# YOUR GOAL:
Reproduce the records below in their entirety, character for character.

* Start *

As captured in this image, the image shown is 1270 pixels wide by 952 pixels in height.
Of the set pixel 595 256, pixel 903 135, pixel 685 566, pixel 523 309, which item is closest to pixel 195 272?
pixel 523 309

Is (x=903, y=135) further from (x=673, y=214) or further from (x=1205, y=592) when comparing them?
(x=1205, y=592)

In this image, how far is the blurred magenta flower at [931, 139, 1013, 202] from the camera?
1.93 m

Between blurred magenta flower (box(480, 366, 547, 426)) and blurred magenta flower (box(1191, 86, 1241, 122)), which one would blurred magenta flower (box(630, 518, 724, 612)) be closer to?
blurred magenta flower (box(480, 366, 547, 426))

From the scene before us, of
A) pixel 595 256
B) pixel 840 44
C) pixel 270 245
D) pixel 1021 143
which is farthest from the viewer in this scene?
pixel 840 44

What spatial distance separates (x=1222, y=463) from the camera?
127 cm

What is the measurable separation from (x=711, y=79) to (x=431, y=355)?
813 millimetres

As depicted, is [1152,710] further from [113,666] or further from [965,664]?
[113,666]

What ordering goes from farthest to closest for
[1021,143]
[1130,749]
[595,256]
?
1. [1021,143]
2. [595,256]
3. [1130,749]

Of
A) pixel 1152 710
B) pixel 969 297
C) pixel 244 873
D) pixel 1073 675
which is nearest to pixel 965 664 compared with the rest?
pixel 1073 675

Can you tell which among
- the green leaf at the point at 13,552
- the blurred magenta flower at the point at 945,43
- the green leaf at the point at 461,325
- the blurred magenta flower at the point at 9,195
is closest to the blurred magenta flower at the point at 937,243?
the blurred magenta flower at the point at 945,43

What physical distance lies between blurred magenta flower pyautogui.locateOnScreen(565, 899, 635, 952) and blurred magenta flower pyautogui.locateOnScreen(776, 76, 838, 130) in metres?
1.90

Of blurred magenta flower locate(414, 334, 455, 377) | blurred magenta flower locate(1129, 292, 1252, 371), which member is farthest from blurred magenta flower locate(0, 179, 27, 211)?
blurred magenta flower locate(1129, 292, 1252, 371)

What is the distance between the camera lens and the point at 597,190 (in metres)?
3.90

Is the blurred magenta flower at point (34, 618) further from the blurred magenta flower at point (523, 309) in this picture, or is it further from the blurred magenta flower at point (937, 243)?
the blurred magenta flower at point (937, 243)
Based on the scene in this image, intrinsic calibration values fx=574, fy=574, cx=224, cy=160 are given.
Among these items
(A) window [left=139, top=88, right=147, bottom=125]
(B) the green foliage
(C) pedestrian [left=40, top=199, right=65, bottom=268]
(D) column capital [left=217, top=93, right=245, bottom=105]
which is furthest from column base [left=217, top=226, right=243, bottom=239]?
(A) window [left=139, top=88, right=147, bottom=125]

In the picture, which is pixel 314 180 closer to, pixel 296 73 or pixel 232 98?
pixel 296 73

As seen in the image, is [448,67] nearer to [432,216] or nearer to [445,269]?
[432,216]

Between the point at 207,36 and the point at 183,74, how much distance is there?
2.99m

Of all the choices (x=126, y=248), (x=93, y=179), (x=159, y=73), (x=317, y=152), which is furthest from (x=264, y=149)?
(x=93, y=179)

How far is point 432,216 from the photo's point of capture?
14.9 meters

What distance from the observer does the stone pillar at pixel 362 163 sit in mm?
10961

* End *

# THE RESULT:
As captured in this image, the image shown is 1270 pixels wide by 952 pixels in height.
Of the set pixel 595 256, pixel 903 135, pixel 685 566, pixel 523 309, which item is closest to pixel 195 272?
pixel 523 309

Is (x=903, y=135) further from (x=673, y=214) or further from (x=1205, y=592) when comparing them?
(x=1205, y=592)

In this image, how far is the blurred magenta flower at [931, 139, 1013, 202] from the camera?
1.93 m

Between blurred magenta flower (box(480, 366, 547, 426)) and blurred magenta flower (box(1191, 86, 1241, 122)), which one would blurred magenta flower (box(630, 518, 724, 612)) be closer to?
blurred magenta flower (box(480, 366, 547, 426))

From the scene before us, of
A) pixel 595 256
B) pixel 840 44
C) pixel 270 245
D) pixel 1021 143
which is farthest from the viewer in this scene?
pixel 840 44

What spatial distance separates (x=1222, y=463) from the camera?
127 cm

What is the measurable separation from (x=711, y=79) to (x=431, y=355)?
813 millimetres

As depicted, is [1152,710] further from [113,666] or further from [965,664]?
[113,666]

What ordering goes from farthest to closest for
[1021,143]
[1130,749]
[595,256]
?
1. [1021,143]
2. [595,256]
3. [1130,749]

Of
A) pixel 1152 710
B) pixel 969 297
C) pixel 244 873
D) pixel 1073 675
which is nearest to pixel 965 664 compared with the rest?
pixel 1073 675

Can you tell which among
- the green leaf at the point at 13,552
- the blurred magenta flower at the point at 945,43
- the green leaf at the point at 461,325
- the blurred magenta flower at the point at 9,195
is closest to the blurred magenta flower at the point at 937,243?
the blurred magenta flower at the point at 945,43

What physical distance lies between blurred magenta flower pyautogui.locateOnScreen(565, 899, 635, 952) and blurred magenta flower pyautogui.locateOnScreen(776, 76, 838, 130) in metres?
1.90

Of blurred magenta flower locate(414, 334, 455, 377) | blurred magenta flower locate(1129, 292, 1252, 371), which member is farthest from blurred magenta flower locate(0, 179, 27, 211)?
blurred magenta flower locate(1129, 292, 1252, 371)

What is the distance between the camera lens and the point at 597,190 (in metres)?
3.90

Is the blurred magenta flower at point (34, 618) further from the blurred magenta flower at point (523, 309) in this picture, or is it further from the blurred magenta flower at point (937, 243)?
the blurred magenta flower at point (937, 243)
Based on the scene in this image, intrinsic calibration values fx=574, fy=574, cx=224, cy=160 are given.
Among these items
(A) window [left=139, top=88, right=147, bottom=125]
(B) the green foliage
(C) pedestrian [left=40, top=199, right=65, bottom=268]
(D) column capital [left=217, top=93, right=245, bottom=105]
which is furthest from column base [left=217, top=226, right=243, bottom=239]?
(A) window [left=139, top=88, right=147, bottom=125]

In the picture, which is pixel 314 180 closer to, pixel 296 73 or pixel 232 98?
pixel 296 73

As seen in the image, is [448,67] nearer to [432,216] or nearer to [445,269]?
[432,216]

Between the point at 207,36 and the point at 183,74, how much distance is there?
2.99m

Of all the choices (x=126, y=248), (x=93, y=179), (x=159, y=73), (x=317, y=152), which is furthest from (x=264, y=149)?
(x=93, y=179)

How far is point 432,216 from the photo's point of capture?
14.9 meters

What distance from the observer does the stone pillar at pixel 362 163 sit in mm?
10961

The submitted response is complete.